Many arguments given by EV folks that gas cars lack "instantaneous torque" or that gear shifting make them slow are not true. Rather, gas cars are slow for most parts due to drivers' inability or unwillingness abuse the car to the extreme. Even with capable driver (aka, abuser), traction limit would not allow stock gas cars' tires on RWD configuration to be quicker than intelligent AWD Tesla.

Which begs the question, is there a tire combination that will allow properly abused Corvette to be quicker than P90DL or even P100DL? I really need to make more money if I'm to satisfy my curiosity. I should setup a "go fund me" page asking for tens of billion dollars so I could take over GM to be able to run these experiments. Anyone care to donate GM to me?

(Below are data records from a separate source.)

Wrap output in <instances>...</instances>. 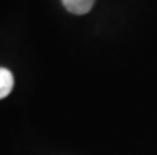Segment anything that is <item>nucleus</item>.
I'll return each mask as SVG.
<instances>
[{"label":"nucleus","mask_w":157,"mask_h":155,"mask_svg":"<svg viewBox=\"0 0 157 155\" xmlns=\"http://www.w3.org/2000/svg\"><path fill=\"white\" fill-rule=\"evenodd\" d=\"M95 0H62L63 6L73 14H86L90 11Z\"/></svg>","instance_id":"1"},{"label":"nucleus","mask_w":157,"mask_h":155,"mask_svg":"<svg viewBox=\"0 0 157 155\" xmlns=\"http://www.w3.org/2000/svg\"><path fill=\"white\" fill-rule=\"evenodd\" d=\"M14 86V78L13 73L6 68H0V100L10 95Z\"/></svg>","instance_id":"2"}]
</instances>
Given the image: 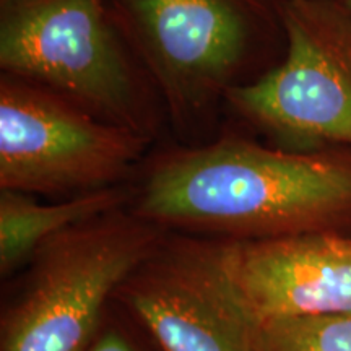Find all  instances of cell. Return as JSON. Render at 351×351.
<instances>
[{"instance_id":"cell-1","label":"cell","mask_w":351,"mask_h":351,"mask_svg":"<svg viewBox=\"0 0 351 351\" xmlns=\"http://www.w3.org/2000/svg\"><path fill=\"white\" fill-rule=\"evenodd\" d=\"M130 208L168 231L232 241L351 234V150L243 135L174 145L143 163Z\"/></svg>"},{"instance_id":"cell-2","label":"cell","mask_w":351,"mask_h":351,"mask_svg":"<svg viewBox=\"0 0 351 351\" xmlns=\"http://www.w3.org/2000/svg\"><path fill=\"white\" fill-rule=\"evenodd\" d=\"M112 15L184 138L217 124L236 88L282 60L274 0H109Z\"/></svg>"},{"instance_id":"cell-3","label":"cell","mask_w":351,"mask_h":351,"mask_svg":"<svg viewBox=\"0 0 351 351\" xmlns=\"http://www.w3.org/2000/svg\"><path fill=\"white\" fill-rule=\"evenodd\" d=\"M0 69L152 142L168 122L109 0H0Z\"/></svg>"},{"instance_id":"cell-4","label":"cell","mask_w":351,"mask_h":351,"mask_svg":"<svg viewBox=\"0 0 351 351\" xmlns=\"http://www.w3.org/2000/svg\"><path fill=\"white\" fill-rule=\"evenodd\" d=\"M166 228L124 205L69 228L34 254L0 328V351H86L121 285Z\"/></svg>"},{"instance_id":"cell-5","label":"cell","mask_w":351,"mask_h":351,"mask_svg":"<svg viewBox=\"0 0 351 351\" xmlns=\"http://www.w3.org/2000/svg\"><path fill=\"white\" fill-rule=\"evenodd\" d=\"M282 60L236 88L225 109L291 150H351V5L346 0H274Z\"/></svg>"},{"instance_id":"cell-6","label":"cell","mask_w":351,"mask_h":351,"mask_svg":"<svg viewBox=\"0 0 351 351\" xmlns=\"http://www.w3.org/2000/svg\"><path fill=\"white\" fill-rule=\"evenodd\" d=\"M150 143L52 91L0 77V191L67 199L124 186Z\"/></svg>"},{"instance_id":"cell-7","label":"cell","mask_w":351,"mask_h":351,"mask_svg":"<svg viewBox=\"0 0 351 351\" xmlns=\"http://www.w3.org/2000/svg\"><path fill=\"white\" fill-rule=\"evenodd\" d=\"M158 351H256L257 320L230 265V241L166 231L116 295Z\"/></svg>"},{"instance_id":"cell-8","label":"cell","mask_w":351,"mask_h":351,"mask_svg":"<svg viewBox=\"0 0 351 351\" xmlns=\"http://www.w3.org/2000/svg\"><path fill=\"white\" fill-rule=\"evenodd\" d=\"M230 241V265L257 322L351 314V234Z\"/></svg>"},{"instance_id":"cell-9","label":"cell","mask_w":351,"mask_h":351,"mask_svg":"<svg viewBox=\"0 0 351 351\" xmlns=\"http://www.w3.org/2000/svg\"><path fill=\"white\" fill-rule=\"evenodd\" d=\"M130 204L125 186L41 204L36 197L0 191V275H13L29 263L41 245L69 228Z\"/></svg>"},{"instance_id":"cell-10","label":"cell","mask_w":351,"mask_h":351,"mask_svg":"<svg viewBox=\"0 0 351 351\" xmlns=\"http://www.w3.org/2000/svg\"><path fill=\"white\" fill-rule=\"evenodd\" d=\"M256 351H351V314L261 320Z\"/></svg>"},{"instance_id":"cell-11","label":"cell","mask_w":351,"mask_h":351,"mask_svg":"<svg viewBox=\"0 0 351 351\" xmlns=\"http://www.w3.org/2000/svg\"><path fill=\"white\" fill-rule=\"evenodd\" d=\"M86 351H158L152 341L138 339L137 328H130L122 324H111V319H106L93 343Z\"/></svg>"},{"instance_id":"cell-12","label":"cell","mask_w":351,"mask_h":351,"mask_svg":"<svg viewBox=\"0 0 351 351\" xmlns=\"http://www.w3.org/2000/svg\"><path fill=\"white\" fill-rule=\"evenodd\" d=\"M346 3H348V5H351V0H346Z\"/></svg>"}]
</instances>
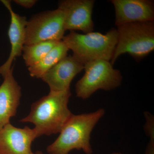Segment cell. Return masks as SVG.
Here are the masks:
<instances>
[{"label": "cell", "mask_w": 154, "mask_h": 154, "mask_svg": "<svg viewBox=\"0 0 154 154\" xmlns=\"http://www.w3.org/2000/svg\"><path fill=\"white\" fill-rule=\"evenodd\" d=\"M70 88L59 92H50L31 105L30 113L19 120L34 125L36 137L60 133L72 115L69 109Z\"/></svg>", "instance_id": "1"}, {"label": "cell", "mask_w": 154, "mask_h": 154, "mask_svg": "<svg viewBox=\"0 0 154 154\" xmlns=\"http://www.w3.org/2000/svg\"><path fill=\"white\" fill-rule=\"evenodd\" d=\"M105 114L103 108L90 113L72 114L60 132L58 137L48 146V153L69 154L76 149L82 150L86 154H93L90 143L91 134Z\"/></svg>", "instance_id": "2"}, {"label": "cell", "mask_w": 154, "mask_h": 154, "mask_svg": "<svg viewBox=\"0 0 154 154\" xmlns=\"http://www.w3.org/2000/svg\"><path fill=\"white\" fill-rule=\"evenodd\" d=\"M62 41L84 66L98 60L110 61L117 44V30L112 28L105 34L95 32L80 34L70 31Z\"/></svg>", "instance_id": "3"}, {"label": "cell", "mask_w": 154, "mask_h": 154, "mask_svg": "<svg viewBox=\"0 0 154 154\" xmlns=\"http://www.w3.org/2000/svg\"><path fill=\"white\" fill-rule=\"evenodd\" d=\"M117 42L112 65L122 54L127 53L140 60L154 50V21L127 23L117 26Z\"/></svg>", "instance_id": "4"}, {"label": "cell", "mask_w": 154, "mask_h": 154, "mask_svg": "<svg viewBox=\"0 0 154 154\" xmlns=\"http://www.w3.org/2000/svg\"><path fill=\"white\" fill-rule=\"evenodd\" d=\"M85 73L75 85L76 96L87 99L99 90L110 91L121 85L122 77L109 61L98 60L85 66Z\"/></svg>", "instance_id": "5"}, {"label": "cell", "mask_w": 154, "mask_h": 154, "mask_svg": "<svg viewBox=\"0 0 154 154\" xmlns=\"http://www.w3.org/2000/svg\"><path fill=\"white\" fill-rule=\"evenodd\" d=\"M64 17L59 8L36 14L27 21L25 45L47 41L62 40L65 32Z\"/></svg>", "instance_id": "6"}, {"label": "cell", "mask_w": 154, "mask_h": 154, "mask_svg": "<svg viewBox=\"0 0 154 154\" xmlns=\"http://www.w3.org/2000/svg\"><path fill=\"white\" fill-rule=\"evenodd\" d=\"M94 0H63L59 2L58 8L63 12L66 30H80L85 33L94 30L92 12Z\"/></svg>", "instance_id": "7"}, {"label": "cell", "mask_w": 154, "mask_h": 154, "mask_svg": "<svg viewBox=\"0 0 154 154\" xmlns=\"http://www.w3.org/2000/svg\"><path fill=\"white\" fill-rule=\"evenodd\" d=\"M115 13V25L154 21V1L112 0Z\"/></svg>", "instance_id": "8"}, {"label": "cell", "mask_w": 154, "mask_h": 154, "mask_svg": "<svg viewBox=\"0 0 154 154\" xmlns=\"http://www.w3.org/2000/svg\"><path fill=\"white\" fill-rule=\"evenodd\" d=\"M1 2L8 9L11 16V23L8 31L11 45V52L7 60L0 66V75L4 78L11 70L14 61L22 54L25 45V28L27 20L25 16H20L14 12L11 1L1 0Z\"/></svg>", "instance_id": "9"}, {"label": "cell", "mask_w": 154, "mask_h": 154, "mask_svg": "<svg viewBox=\"0 0 154 154\" xmlns=\"http://www.w3.org/2000/svg\"><path fill=\"white\" fill-rule=\"evenodd\" d=\"M37 138L33 128H19L11 123L0 129V154H27Z\"/></svg>", "instance_id": "10"}, {"label": "cell", "mask_w": 154, "mask_h": 154, "mask_svg": "<svg viewBox=\"0 0 154 154\" xmlns=\"http://www.w3.org/2000/svg\"><path fill=\"white\" fill-rule=\"evenodd\" d=\"M84 68L72 55L67 56L40 79L48 85L50 92H61L70 89L72 80Z\"/></svg>", "instance_id": "11"}, {"label": "cell", "mask_w": 154, "mask_h": 154, "mask_svg": "<svg viewBox=\"0 0 154 154\" xmlns=\"http://www.w3.org/2000/svg\"><path fill=\"white\" fill-rule=\"evenodd\" d=\"M11 70L4 77L0 86V129L10 123V119L17 114L22 96L21 88Z\"/></svg>", "instance_id": "12"}, {"label": "cell", "mask_w": 154, "mask_h": 154, "mask_svg": "<svg viewBox=\"0 0 154 154\" xmlns=\"http://www.w3.org/2000/svg\"><path fill=\"white\" fill-rule=\"evenodd\" d=\"M69 49L62 40L59 42L41 60L28 67L30 76L41 79L48 71L67 56Z\"/></svg>", "instance_id": "13"}, {"label": "cell", "mask_w": 154, "mask_h": 154, "mask_svg": "<svg viewBox=\"0 0 154 154\" xmlns=\"http://www.w3.org/2000/svg\"><path fill=\"white\" fill-rule=\"evenodd\" d=\"M59 42L44 41L30 45H25L22 54L26 66L29 67L38 62Z\"/></svg>", "instance_id": "14"}, {"label": "cell", "mask_w": 154, "mask_h": 154, "mask_svg": "<svg viewBox=\"0 0 154 154\" xmlns=\"http://www.w3.org/2000/svg\"><path fill=\"white\" fill-rule=\"evenodd\" d=\"M144 116L146 119L145 131L147 136L150 137V140H154V116L148 112H145Z\"/></svg>", "instance_id": "15"}, {"label": "cell", "mask_w": 154, "mask_h": 154, "mask_svg": "<svg viewBox=\"0 0 154 154\" xmlns=\"http://www.w3.org/2000/svg\"><path fill=\"white\" fill-rule=\"evenodd\" d=\"M14 1L18 5L27 9L32 8L37 2L36 0H14Z\"/></svg>", "instance_id": "16"}, {"label": "cell", "mask_w": 154, "mask_h": 154, "mask_svg": "<svg viewBox=\"0 0 154 154\" xmlns=\"http://www.w3.org/2000/svg\"><path fill=\"white\" fill-rule=\"evenodd\" d=\"M145 154H154V140H150L146 149Z\"/></svg>", "instance_id": "17"}, {"label": "cell", "mask_w": 154, "mask_h": 154, "mask_svg": "<svg viewBox=\"0 0 154 154\" xmlns=\"http://www.w3.org/2000/svg\"><path fill=\"white\" fill-rule=\"evenodd\" d=\"M45 154L43 152L40 151H37L35 152H33L31 151L30 152L28 153V154Z\"/></svg>", "instance_id": "18"}, {"label": "cell", "mask_w": 154, "mask_h": 154, "mask_svg": "<svg viewBox=\"0 0 154 154\" xmlns=\"http://www.w3.org/2000/svg\"><path fill=\"white\" fill-rule=\"evenodd\" d=\"M111 154H123L121 152H113Z\"/></svg>", "instance_id": "19"}]
</instances>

  1. The launch control is such a device, it hold the RPM at higher values at start. If you use in a modern car the "launch control" the clutch has to be replaced after 3-5 usages according to the manual. It is said that each usage the launch control is equivalent to driving 19k miles (according to BMW).

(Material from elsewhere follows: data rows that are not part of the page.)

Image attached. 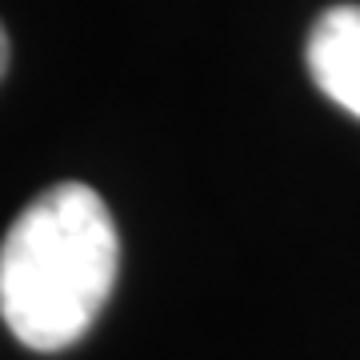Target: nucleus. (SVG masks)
I'll return each mask as SVG.
<instances>
[{
  "instance_id": "1",
  "label": "nucleus",
  "mask_w": 360,
  "mask_h": 360,
  "mask_svg": "<svg viewBox=\"0 0 360 360\" xmlns=\"http://www.w3.org/2000/svg\"><path fill=\"white\" fill-rule=\"evenodd\" d=\"M120 269V236L96 188L52 184L0 240V321L32 352L77 345Z\"/></svg>"
},
{
  "instance_id": "2",
  "label": "nucleus",
  "mask_w": 360,
  "mask_h": 360,
  "mask_svg": "<svg viewBox=\"0 0 360 360\" xmlns=\"http://www.w3.org/2000/svg\"><path fill=\"white\" fill-rule=\"evenodd\" d=\"M304 60L312 84L360 120V4H336L312 25Z\"/></svg>"
},
{
  "instance_id": "3",
  "label": "nucleus",
  "mask_w": 360,
  "mask_h": 360,
  "mask_svg": "<svg viewBox=\"0 0 360 360\" xmlns=\"http://www.w3.org/2000/svg\"><path fill=\"white\" fill-rule=\"evenodd\" d=\"M8 32H4V25H0V80H4V72H8Z\"/></svg>"
}]
</instances>
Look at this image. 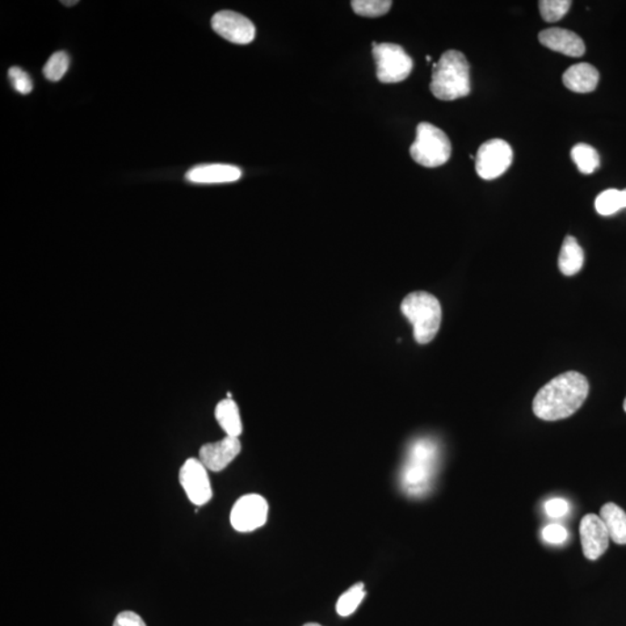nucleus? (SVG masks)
<instances>
[{
    "mask_svg": "<svg viewBox=\"0 0 626 626\" xmlns=\"http://www.w3.org/2000/svg\"><path fill=\"white\" fill-rule=\"evenodd\" d=\"M590 384L582 373L567 372L545 384L532 402L533 413L545 422L571 417L583 405Z\"/></svg>",
    "mask_w": 626,
    "mask_h": 626,
    "instance_id": "1",
    "label": "nucleus"
},
{
    "mask_svg": "<svg viewBox=\"0 0 626 626\" xmlns=\"http://www.w3.org/2000/svg\"><path fill=\"white\" fill-rule=\"evenodd\" d=\"M439 449L431 439L415 440L407 452L401 472V485L411 497H422L430 491L438 465Z\"/></svg>",
    "mask_w": 626,
    "mask_h": 626,
    "instance_id": "2",
    "label": "nucleus"
},
{
    "mask_svg": "<svg viewBox=\"0 0 626 626\" xmlns=\"http://www.w3.org/2000/svg\"><path fill=\"white\" fill-rule=\"evenodd\" d=\"M431 91L435 98L452 102L470 94V65L463 54L448 50L432 65Z\"/></svg>",
    "mask_w": 626,
    "mask_h": 626,
    "instance_id": "3",
    "label": "nucleus"
},
{
    "mask_svg": "<svg viewBox=\"0 0 626 626\" xmlns=\"http://www.w3.org/2000/svg\"><path fill=\"white\" fill-rule=\"evenodd\" d=\"M401 310L413 326L415 342L426 344L436 337L442 322L438 298L426 292L411 293L402 302Z\"/></svg>",
    "mask_w": 626,
    "mask_h": 626,
    "instance_id": "4",
    "label": "nucleus"
},
{
    "mask_svg": "<svg viewBox=\"0 0 626 626\" xmlns=\"http://www.w3.org/2000/svg\"><path fill=\"white\" fill-rule=\"evenodd\" d=\"M411 157L424 167L444 165L452 155V143L445 133L434 124L422 122L417 128V138L410 149Z\"/></svg>",
    "mask_w": 626,
    "mask_h": 626,
    "instance_id": "5",
    "label": "nucleus"
},
{
    "mask_svg": "<svg viewBox=\"0 0 626 626\" xmlns=\"http://www.w3.org/2000/svg\"><path fill=\"white\" fill-rule=\"evenodd\" d=\"M373 54L377 66V78L381 83H401L413 70V60L401 45L373 42Z\"/></svg>",
    "mask_w": 626,
    "mask_h": 626,
    "instance_id": "6",
    "label": "nucleus"
},
{
    "mask_svg": "<svg viewBox=\"0 0 626 626\" xmlns=\"http://www.w3.org/2000/svg\"><path fill=\"white\" fill-rule=\"evenodd\" d=\"M512 162V150L506 141H487L479 148L476 157V171L484 180H493L505 174Z\"/></svg>",
    "mask_w": 626,
    "mask_h": 626,
    "instance_id": "7",
    "label": "nucleus"
},
{
    "mask_svg": "<svg viewBox=\"0 0 626 626\" xmlns=\"http://www.w3.org/2000/svg\"><path fill=\"white\" fill-rule=\"evenodd\" d=\"M267 518V500L259 494H247L234 503L230 521L237 532H250L263 527Z\"/></svg>",
    "mask_w": 626,
    "mask_h": 626,
    "instance_id": "8",
    "label": "nucleus"
},
{
    "mask_svg": "<svg viewBox=\"0 0 626 626\" xmlns=\"http://www.w3.org/2000/svg\"><path fill=\"white\" fill-rule=\"evenodd\" d=\"M207 470L203 462L196 458H189L180 469V484L188 499L196 506L205 505L213 497Z\"/></svg>",
    "mask_w": 626,
    "mask_h": 626,
    "instance_id": "9",
    "label": "nucleus"
},
{
    "mask_svg": "<svg viewBox=\"0 0 626 626\" xmlns=\"http://www.w3.org/2000/svg\"><path fill=\"white\" fill-rule=\"evenodd\" d=\"M212 27L223 39L236 45H249L255 37L253 23L234 11L217 12L212 19Z\"/></svg>",
    "mask_w": 626,
    "mask_h": 626,
    "instance_id": "10",
    "label": "nucleus"
},
{
    "mask_svg": "<svg viewBox=\"0 0 626 626\" xmlns=\"http://www.w3.org/2000/svg\"><path fill=\"white\" fill-rule=\"evenodd\" d=\"M580 540L583 556L590 561H598L609 548L608 529L600 515L587 514L580 522Z\"/></svg>",
    "mask_w": 626,
    "mask_h": 626,
    "instance_id": "11",
    "label": "nucleus"
},
{
    "mask_svg": "<svg viewBox=\"0 0 626 626\" xmlns=\"http://www.w3.org/2000/svg\"><path fill=\"white\" fill-rule=\"evenodd\" d=\"M242 451L239 438L226 435L218 442L207 443L200 449V461L210 472H220L236 458Z\"/></svg>",
    "mask_w": 626,
    "mask_h": 626,
    "instance_id": "12",
    "label": "nucleus"
},
{
    "mask_svg": "<svg viewBox=\"0 0 626 626\" xmlns=\"http://www.w3.org/2000/svg\"><path fill=\"white\" fill-rule=\"evenodd\" d=\"M539 39L544 47L570 57H581L586 53L585 42L575 33L562 28L542 31Z\"/></svg>",
    "mask_w": 626,
    "mask_h": 626,
    "instance_id": "13",
    "label": "nucleus"
},
{
    "mask_svg": "<svg viewBox=\"0 0 626 626\" xmlns=\"http://www.w3.org/2000/svg\"><path fill=\"white\" fill-rule=\"evenodd\" d=\"M242 178V170L228 164H204L193 167L186 174L188 182L193 184H228Z\"/></svg>",
    "mask_w": 626,
    "mask_h": 626,
    "instance_id": "14",
    "label": "nucleus"
},
{
    "mask_svg": "<svg viewBox=\"0 0 626 626\" xmlns=\"http://www.w3.org/2000/svg\"><path fill=\"white\" fill-rule=\"evenodd\" d=\"M599 71L588 63H579L571 66L562 75V83L569 90L577 94H590L598 86Z\"/></svg>",
    "mask_w": 626,
    "mask_h": 626,
    "instance_id": "15",
    "label": "nucleus"
},
{
    "mask_svg": "<svg viewBox=\"0 0 626 626\" xmlns=\"http://www.w3.org/2000/svg\"><path fill=\"white\" fill-rule=\"evenodd\" d=\"M583 263H585V254L581 246L579 245L577 239L567 236L559 254V270L566 276H573L582 270Z\"/></svg>",
    "mask_w": 626,
    "mask_h": 626,
    "instance_id": "16",
    "label": "nucleus"
},
{
    "mask_svg": "<svg viewBox=\"0 0 626 626\" xmlns=\"http://www.w3.org/2000/svg\"><path fill=\"white\" fill-rule=\"evenodd\" d=\"M600 518L602 519L608 529L611 540L619 545H626V512L616 503L608 502L600 511Z\"/></svg>",
    "mask_w": 626,
    "mask_h": 626,
    "instance_id": "17",
    "label": "nucleus"
},
{
    "mask_svg": "<svg viewBox=\"0 0 626 626\" xmlns=\"http://www.w3.org/2000/svg\"><path fill=\"white\" fill-rule=\"evenodd\" d=\"M215 418L226 435L239 438L243 432V423L239 407L234 399L226 398L218 402Z\"/></svg>",
    "mask_w": 626,
    "mask_h": 626,
    "instance_id": "18",
    "label": "nucleus"
},
{
    "mask_svg": "<svg viewBox=\"0 0 626 626\" xmlns=\"http://www.w3.org/2000/svg\"><path fill=\"white\" fill-rule=\"evenodd\" d=\"M573 162L578 169L583 174H594L600 167V155L596 149L592 146L585 144V143H579L571 151Z\"/></svg>",
    "mask_w": 626,
    "mask_h": 626,
    "instance_id": "19",
    "label": "nucleus"
},
{
    "mask_svg": "<svg viewBox=\"0 0 626 626\" xmlns=\"http://www.w3.org/2000/svg\"><path fill=\"white\" fill-rule=\"evenodd\" d=\"M365 598L364 585L357 582L354 586L344 591L337 602V612L342 617L351 616L359 608Z\"/></svg>",
    "mask_w": 626,
    "mask_h": 626,
    "instance_id": "20",
    "label": "nucleus"
},
{
    "mask_svg": "<svg viewBox=\"0 0 626 626\" xmlns=\"http://www.w3.org/2000/svg\"><path fill=\"white\" fill-rule=\"evenodd\" d=\"M392 2L390 0H354L352 2L353 11L357 15L377 18L390 11Z\"/></svg>",
    "mask_w": 626,
    "mask_h": 626,
    "instance_id": "21",
    "label": "nucleus"
},
{
    "mask_svg": "<svg viewBox=\"0 0 626 626\" xmlns=\"http://www.w3.org/2000/svg\"><path fill=\"white\" fill-rule=\"evenodd\" d=\"M596 212L602 216H611L623 208L621 194L619 189H607L601 193L595 200Z\"/></svg>",
    "mask_w": 626,
    "mask_h": 626,
    "instance_id": "22",
    "label": "nucleus"
},
{
    "mask_svg": "<svg viewBox=\"0 0 626 626\" xmlns=\"http://www.w3.org/2000/svg\"><path fill=\"white\" fill-rule=\"evenodd\" d=\"M70 65L69 55L65 52H57L49 57L44 68L45 77L50 82L61 81Z\"/></svg>",
    "mask_w": 626,
    "mask_h": 626,
    "instance_id": "23",
    "label": "nucleus"
},
{
    "mask_svg": "<svg viewBox=\"0 0 626 626\" xmlns=\"http://www.w3.org/2000/svg\"><path fill=\"white\" fill-rule=\"evenodd\" d=\"M542 18L548 23H556L566 15L572 2L570 0H541L539 3Z\"/></svg>",
    "mask_w": 626,
    "mask_h": 626,
    "instance_id": "24",
    "label": "nucleus"
},
{
    "mask_svg": "<svg viewBox=\"0 0 626 626\" xmlns=\"http://www.w3.org/2000/svg\"><path fill=\"white\" fill-rule=\"evenodd\" d=\"M8 78L12 86L20 94H29L33 91V83L31 77L23 69L18 68V66H12L8 70Z\"/></svg>",
    "mask_w": 626,
    "mask_h": 626,
    "instance_id": "25",
    "label": "nucleus"
},
{
    "mask_svg": "<svg viewBox=\"0 0 626 626\" xmlns=\"http://www.w3.org/2000/svg\"><path fill=\"white\" fill-rule=\"evenodd\" d=\"M567 531L561 524L546 525L543 531V539L550 544H562L567 540Z\"/></svg>",
    "mask_w": 626,
    "mask_h": 626,
    "instance_id": "26",
    "label": "nucleus"
},
{
    "mask_svg": "<svg viewBox=\"0 0 626 626\" xmlns=\"http://www.w3.org/2000/svg\"><path fill=\"white\" fill-rule=\"evenodd\" d=\"M569 511V502H567L564 499H551L545 503V512L549 518H562V516H565Z\"/></svg>",
    "mask_w": 626,
    "mask_h": 626,
    "instance_id": "27",
    "label": "nucleus"
},
{
    "mask_svg": "<svg viewBox=\"0 0 626 626\" xmlns=\"http://www.w3.org/2000/svg\"><path fill=\"white\" fill-rule=\"evenodd\" d=\"M113 626H146V624L136 612L122 611L116 616Z\"/></svg>",
    "mask_w": 626,
    "mask_h": 626,
    "instance_id": "28",
    "label": "nucleus"
},
{
    "mask_svg": "<svg viewBox=\"0 0 626 626\" xmlns=\"http://www.w3.org/2000/svg\"><path fill=\"white\" fill-rule=\"evenodd\" d=\"M621 204H623V208H626V189L624 191H621Z\"/></svg>",
    "mask_w": 626,
    "mask_h": 626,
    "instance_id": "29",
    "label": "nucleus"
},
{
    "mask_svg": "<svg viewBox=\"0 0 626 626\" xmlns=\"http://www.w3.org/2000/svg\"><path fill=\"white\" fill-rule=\"evenodd\" d=\"M62 4L65 6H74L75 4H78V2L77 0H75V2H65V0H63Z\"/></svg>",
    "mask_w": 626,
    "mask_h": 626,
    "instance_id": "30",
    "label": "nucleus"
},
{
    "mask_svg": "<svg viewBox=\"0 0 626 626\" xmlns=\"http://www.w3.org/2000/svg\"><path fill=\"white\" fill-rule=\"evenodd\" d=\"M303 626H322V625H321V624H317V623H308V624H305V625H303Z\"/></svg>",
    "mask_w": 626,
    "mask_h": 626,
    "instance_id": "31",
    "label": "nucleus"
},
{
    "mask_svg": "<svg viewBox=\"0 0 626 626\" xmlns=\"http://www.w3.org/2000/svg\"><path fill=\"white\" fill-rule=\"evenodd\" d=\"M623 406H624V411L626 412V398H625L624 405H623Z\"/></svg>",
    "mask_w": 626,
    "mask_h": 626,
    "instance_id": "32",
    "label": "nucleus"
}]
</instances>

    1. Thank you Mr. M! Too often, people drunk on EV flavor aid argue that it's impossible for gas cars to have peak torque at 0 MPH. I read a lengthy Tesla forum post based on that false assumption, and not mention what's possible with "launch control."

      As I was researching "To bolt or not to bolt" blog post, I came across similar launch technique for Subaru WRX 0-60 by car and driver. It makes you wonder how much of gas car 0-60 times are obtained by destroying the clutch, something that most people would not do. It seems gas car times are misleading while EV times are for honest everyday events.

  2. Nice work. A couple of points.

    1. The stock clutch may not be able to transmit 650 ft*lb while slipping.

    2. At rest, rear wheel downforce in a Z06 is half of total weight (3524/2=1762 lbs). Rear axle torque shifts downforce rearward, but it'd take about 15,000 ft*lb to unweight the front wheels completely vs. the roughly 5,000 ft*lb (650 * 7.83) available. You'll unweight the fronts from 1762 down to a bit less than 1200. Rear downforce is thus about 2350 lb and max horizontal force at the contact patch, assuming 1.2 for the stock tire coefficient of friction, is a bit over 2800 lb. That's a max accel of 2800/3524 = ~0.8g.

    Quoted 0-60 times usually exclude a one foot (~0.3 sec) rollout, so the 2.95-3.0 sec times quoted for the Z06 translate to just a bit over 0.8g.

    1. Thanks.

      1. I address that issue. You need lots of Corvettes with brand new clutches to experiment, or GM engineers would know.

      2. Didn't consider rollout, thanks. But with stickier tires, I suspect Vette would do far better. Purely from Physics, it should out accelerate P90DL with "flypaper" tires.

      I read too often that EV are quicker due to instant torque at 0 MPH, and I'm pointing out that's not the case. Gas car has to weigh how much to destroy their drive train for bragging rights whereas EV is just small sacrifice on tire life.